New guidance, published by the British Association of Perinatal Medicine (BAPM), updates the guidelines for the treatment and care of extremely preterm infants.

This Roundup accompanied an SMC Briefing.

 

Prof Alastair Sutcliffe, Professor of General Paediatrics, University College London (UCL), said:

“This new guidance is an accurate summary of a position statement representing key stakeholders in the field of neonatal care.

“This is accurate and reflects an incrementally changing field.

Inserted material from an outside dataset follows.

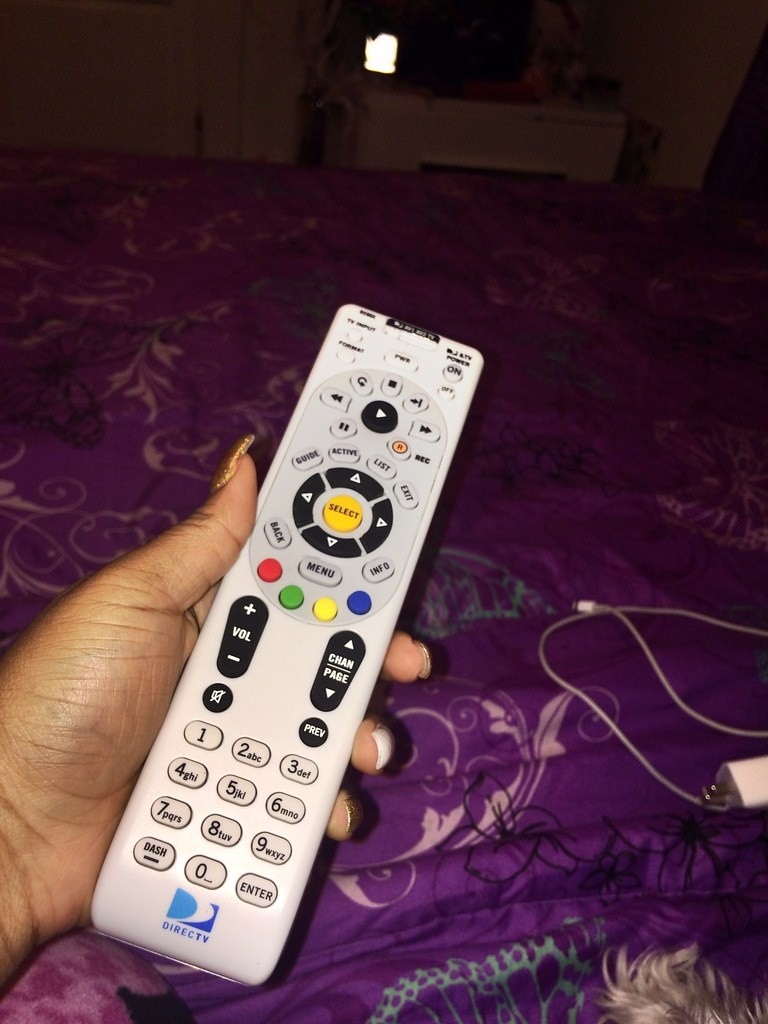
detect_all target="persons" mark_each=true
[1,432,431,991]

The BAPM attempts to summarise an area of medical practice which is innovative and continually improving the prospects for tiny human beings.

“The first rule of medicine is primum non nocere and hereby hangs the conundrum. When it is now recognised that babies born as early as 22 weeks gestation can survive, when is their prognosis sufficient to consider full supportive intensive care rather than palliative care?

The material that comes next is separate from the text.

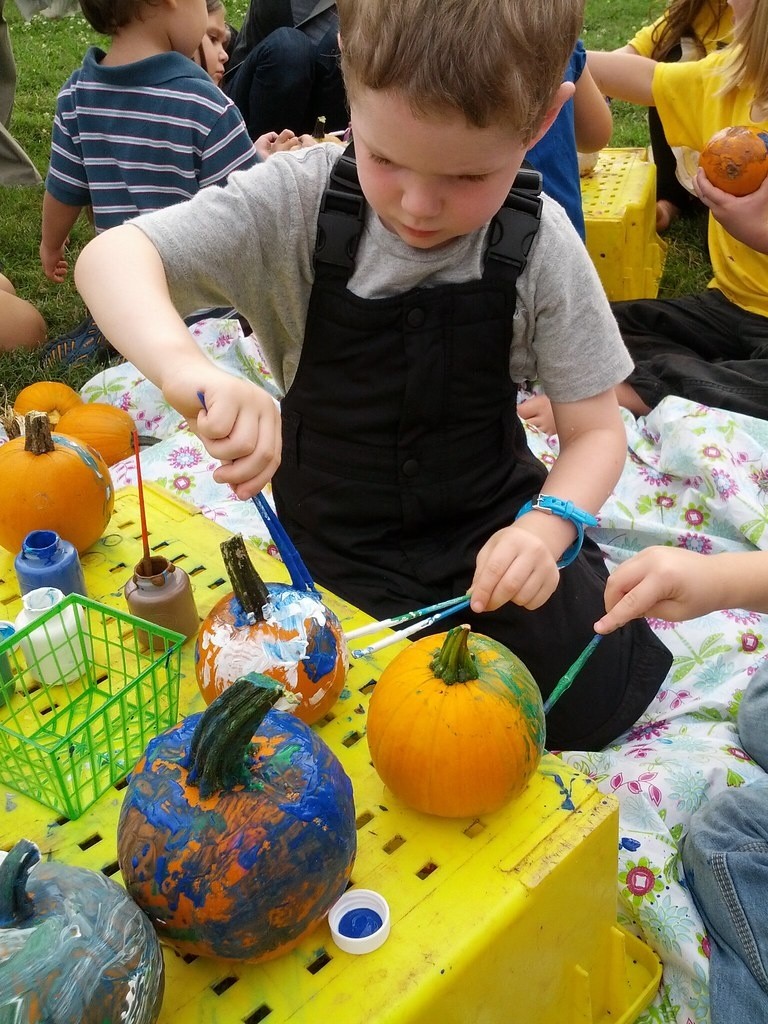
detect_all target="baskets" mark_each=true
[0,592,189,822]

“This document attempts to summarise good practice and emphasises the issue of parental involvement. But this in itself represents a limitation, as in the challenging unplanned situation parents find themselves with a very premature baby optimal decisions/ so called informed consent is not easy/ well-nigh impossible.

“One limitation of this report is that all data on premature babies is implicitly out of date by the time it has been collated and analysed often representing outcomes of 5 years or more ago rather than today. Promisingly the general trajectory is up, year on year incrementally care is able to improve prospects for these tiny babies and as yet there is no impasse. I for one welcome this clearly written report.”

 

Prof Andrew Whitelaw, Emeritus Professor of Neonatal Medicine, University of Bristol, said:

“This is an important and very useful document for all staff dealing with very early deliveries and it has arrived at the right time. It is based on the best available evidence and also a wealth of professional real-world experience in the authors. A decade or so ago the available evidence made 23 weeks gestation the threshold at which it may or may not be in the best interests of a baby to be offered high-tech life support and the parents’ wishes should be taken into account in deciding between intensive and palliative care.

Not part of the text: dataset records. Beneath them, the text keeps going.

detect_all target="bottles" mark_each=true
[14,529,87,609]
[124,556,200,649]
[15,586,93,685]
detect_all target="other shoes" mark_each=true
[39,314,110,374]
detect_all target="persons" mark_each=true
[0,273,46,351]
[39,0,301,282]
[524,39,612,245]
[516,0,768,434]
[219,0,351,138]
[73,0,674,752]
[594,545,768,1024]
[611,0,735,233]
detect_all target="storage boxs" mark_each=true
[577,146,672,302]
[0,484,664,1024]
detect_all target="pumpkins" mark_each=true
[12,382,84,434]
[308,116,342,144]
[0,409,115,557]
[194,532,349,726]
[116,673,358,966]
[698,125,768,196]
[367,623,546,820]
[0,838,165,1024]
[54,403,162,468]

“The best evidence from Europe and the USA now indicates that the threshold has shifted to 22 weeks gestation when it can be in the baby´s best interests to choose palliative care because the chances of death or severe disability are so high.

“The document wisely refrains from being too fixed on the number of weeks and takes into account the difficulty sometimes of knowing gestational age, unexpectedly bad or good condition at birth and different attitudes to what is unacceptable disability.

“Useful suggestions on discussion and information to parents are given, making the point that, as hours or days pass, the outlook, and therefore plans, may change. Sometimes very premature birth is unexpected and very rapid so there is no time to inform, discuss or listen to the parents´ attitudes before the birth and helpful advice is given on this.

“The document is particularly good at helping staff to present different types and levels of risk to parents who usually will never have had to consider such issues before.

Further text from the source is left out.